• _BRANO_:

Il tema è di grande attualità, in quanto sempre più spesso l’Amministrazione Finanziaria utilizza strumenti come le circolari, le risoluzioni, ma anche i semplici comunicati stampa in maniera normativa, considerandoli come veri e propri atti vincolanti e non come documenti contenenti elementi per la corretta interpretazione ed applicazione delle disposizioni di legge.
A titolo di esempio, si pensi al recente caso dei comunicati stampa che hanno più volte prorogato i termini per l’invio degli spesometri.
Entrando nello specifico della questione, è noto che gli atti emanati dall’Agenzia hanno la finalità di suggerire agli uffici periferici i criteri di comportamento da seguire nella concreta applicazione delle norme di legge. Nella prassi, questi atti concorrono alla risoluzione di aspetti pratici, ma non hanno un carattere obbligatorio. La convinzione che questi abbiano un valore normativo nasce dal fatto che essi consistano in comportamenti abituali che si ripetono nel tempo. Nella realtà, hanno un’applicazione molto limitata e non assumono valore normativo se non citano una norma specifica di riferimento.
Su tale materia si è espressa la Corte di Cassazione con la sentenza n. 25905/2017, confermando quanto sopra esposto.
La vicenda al centro della controversia trae origine dal ricorso in Cassazione di un contribuente al quale l’Agenzia delle Entrate aveva accertato un avviso di recupero del credito d'imposta (art. 8 L. 388/2000) per non aver il contribuente annotato, sulle fatture di acquisto dei beni oggetto dell'investimento, la dicitura di "bene acquistato con il credito d'imposta di cui alla L. n. 388 del 2000, art. 8".
A sostegno della propria tesi, l’Agenzia ha sostenuto che l’apposizione della dicitura “bene acquistato con il credito d’imposta di cui all’art. 8 della legge 23.12.2000 n. 388” sulle fatture relative all’acquisto di beni o servizi per i quali è applicabile l’agevolazione fiscale, fosse un requisito di natura sostanziale, la cui assenza non poteva che comportare la revoca dell’agevolazione.

• _VOCI FORNITE_:
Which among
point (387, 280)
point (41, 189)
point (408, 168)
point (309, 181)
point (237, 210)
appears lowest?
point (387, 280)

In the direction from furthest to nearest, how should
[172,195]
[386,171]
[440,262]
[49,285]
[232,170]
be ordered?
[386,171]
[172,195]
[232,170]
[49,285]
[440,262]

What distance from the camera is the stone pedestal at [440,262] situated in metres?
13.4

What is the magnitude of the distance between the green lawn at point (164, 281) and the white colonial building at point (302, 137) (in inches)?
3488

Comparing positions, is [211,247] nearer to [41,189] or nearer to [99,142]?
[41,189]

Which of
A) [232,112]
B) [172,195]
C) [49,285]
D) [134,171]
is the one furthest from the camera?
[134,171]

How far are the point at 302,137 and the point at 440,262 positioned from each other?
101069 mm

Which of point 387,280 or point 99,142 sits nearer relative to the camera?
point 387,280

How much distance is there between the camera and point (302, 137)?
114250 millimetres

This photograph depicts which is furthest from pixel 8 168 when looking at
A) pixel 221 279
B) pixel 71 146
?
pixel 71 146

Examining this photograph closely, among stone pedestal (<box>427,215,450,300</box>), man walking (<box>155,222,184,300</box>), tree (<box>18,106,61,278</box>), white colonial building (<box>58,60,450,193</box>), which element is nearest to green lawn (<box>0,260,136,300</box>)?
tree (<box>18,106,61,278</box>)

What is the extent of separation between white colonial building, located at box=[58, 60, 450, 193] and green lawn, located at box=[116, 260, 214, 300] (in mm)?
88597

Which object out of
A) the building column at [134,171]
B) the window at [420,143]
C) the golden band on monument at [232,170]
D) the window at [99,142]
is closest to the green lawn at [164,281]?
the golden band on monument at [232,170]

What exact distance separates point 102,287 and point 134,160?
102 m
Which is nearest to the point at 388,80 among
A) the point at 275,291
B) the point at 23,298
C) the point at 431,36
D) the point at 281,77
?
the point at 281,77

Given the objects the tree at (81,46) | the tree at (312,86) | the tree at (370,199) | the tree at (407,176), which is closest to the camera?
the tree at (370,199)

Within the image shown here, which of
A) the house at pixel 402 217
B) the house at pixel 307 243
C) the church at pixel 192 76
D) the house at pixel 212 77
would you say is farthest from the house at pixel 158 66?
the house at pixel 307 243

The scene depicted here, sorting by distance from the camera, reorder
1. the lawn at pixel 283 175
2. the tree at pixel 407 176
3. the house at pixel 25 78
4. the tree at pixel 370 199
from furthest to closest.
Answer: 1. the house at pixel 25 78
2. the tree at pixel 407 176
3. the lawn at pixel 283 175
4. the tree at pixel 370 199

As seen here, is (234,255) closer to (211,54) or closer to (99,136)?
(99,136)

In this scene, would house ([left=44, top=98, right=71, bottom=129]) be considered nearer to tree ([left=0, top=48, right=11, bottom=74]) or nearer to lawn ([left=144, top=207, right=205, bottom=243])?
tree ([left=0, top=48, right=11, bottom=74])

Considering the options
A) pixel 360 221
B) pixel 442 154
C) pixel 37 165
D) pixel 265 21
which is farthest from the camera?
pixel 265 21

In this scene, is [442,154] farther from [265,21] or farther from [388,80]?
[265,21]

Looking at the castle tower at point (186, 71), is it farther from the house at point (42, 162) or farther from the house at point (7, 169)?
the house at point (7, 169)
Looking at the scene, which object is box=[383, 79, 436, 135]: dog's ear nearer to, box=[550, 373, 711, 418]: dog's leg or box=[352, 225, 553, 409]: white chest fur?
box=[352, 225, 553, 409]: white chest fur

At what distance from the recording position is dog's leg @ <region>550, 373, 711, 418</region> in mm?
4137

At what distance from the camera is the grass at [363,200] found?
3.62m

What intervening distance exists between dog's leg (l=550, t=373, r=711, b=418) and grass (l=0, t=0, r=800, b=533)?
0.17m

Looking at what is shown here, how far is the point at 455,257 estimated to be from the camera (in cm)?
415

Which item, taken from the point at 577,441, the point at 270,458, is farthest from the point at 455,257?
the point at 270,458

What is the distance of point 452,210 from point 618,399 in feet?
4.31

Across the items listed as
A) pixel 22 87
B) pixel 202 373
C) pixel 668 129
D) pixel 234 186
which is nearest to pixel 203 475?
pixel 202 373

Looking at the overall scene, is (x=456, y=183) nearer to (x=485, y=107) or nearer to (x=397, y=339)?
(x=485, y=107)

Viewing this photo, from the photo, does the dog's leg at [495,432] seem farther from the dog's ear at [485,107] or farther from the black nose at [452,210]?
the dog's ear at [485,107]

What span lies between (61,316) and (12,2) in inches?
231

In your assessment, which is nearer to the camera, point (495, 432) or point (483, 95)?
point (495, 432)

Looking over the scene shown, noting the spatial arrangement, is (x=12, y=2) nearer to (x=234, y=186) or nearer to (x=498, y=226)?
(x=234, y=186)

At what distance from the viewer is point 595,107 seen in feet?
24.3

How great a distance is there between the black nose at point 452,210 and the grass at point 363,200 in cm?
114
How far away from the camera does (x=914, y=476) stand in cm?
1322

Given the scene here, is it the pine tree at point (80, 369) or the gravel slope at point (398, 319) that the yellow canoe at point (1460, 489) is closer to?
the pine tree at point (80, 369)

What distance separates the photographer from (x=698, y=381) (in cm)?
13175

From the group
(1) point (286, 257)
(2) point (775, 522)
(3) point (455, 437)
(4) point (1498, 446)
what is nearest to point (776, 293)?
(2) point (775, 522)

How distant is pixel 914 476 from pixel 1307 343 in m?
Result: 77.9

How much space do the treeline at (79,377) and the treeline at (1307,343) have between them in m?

• _ELENCO DEI COMPITI_:
A: Estrai dal brano sulle circolari dell'Amministrazione Finanziaria il passo che va da "A titolo di" a "quanto sopra esposto.".
B: Rispondi a queste domande sul brano dedicato alle circolari dell'Amministrazione Finanziaria:
(i) Quale sentenza della Corte di Cassazione viene citata?
(ii) Quale caso recente è portato come esempio di comunicati stampa usati in maniera normativa?
(iii) Secondo l'Agenzia, che cosa comportava l'assenza della dicitura sulle fatture?

• _SOLUZIONI COMPLETE_:
A:
A titolo di esempio, si pensi al recente caso dei comunicati stampa che hanno più volte prorogato i termini per l’invio degli spesometri.
Entrando nello specifico della questione, è noto che gli atti emanati dall’Agenzia hanno la finalità di suggerire agli uffici periferici i criteri di comportamento da seguire nella concreta applicazione delle norme di legge. Nella prassi, questi atti concorrono alla risoluzione di aspetti pratici, ma non hanno un carattere obbligatorio. La convinzione che questi abbiano un valore normativo nasce dal fatto che essi consistano in comportamenti abituali che si ripetono nel tempo. Nella realtà, hanno un’applicazione molto limitata e non assumono valore normativo se non citano una norma specifica di riferimento.
Su tale materia si è espressa la Corte di Cassazione con la sentenza n. 25905/2017, confermando quanto sopra esposto.

B:
(i) La sentenza n. 25905/2017.
(ii) I comunicati stampa che hanno più volte prorogato i termini per l'invio degli spesometri.
(iii) La revoca dell'agevolazione.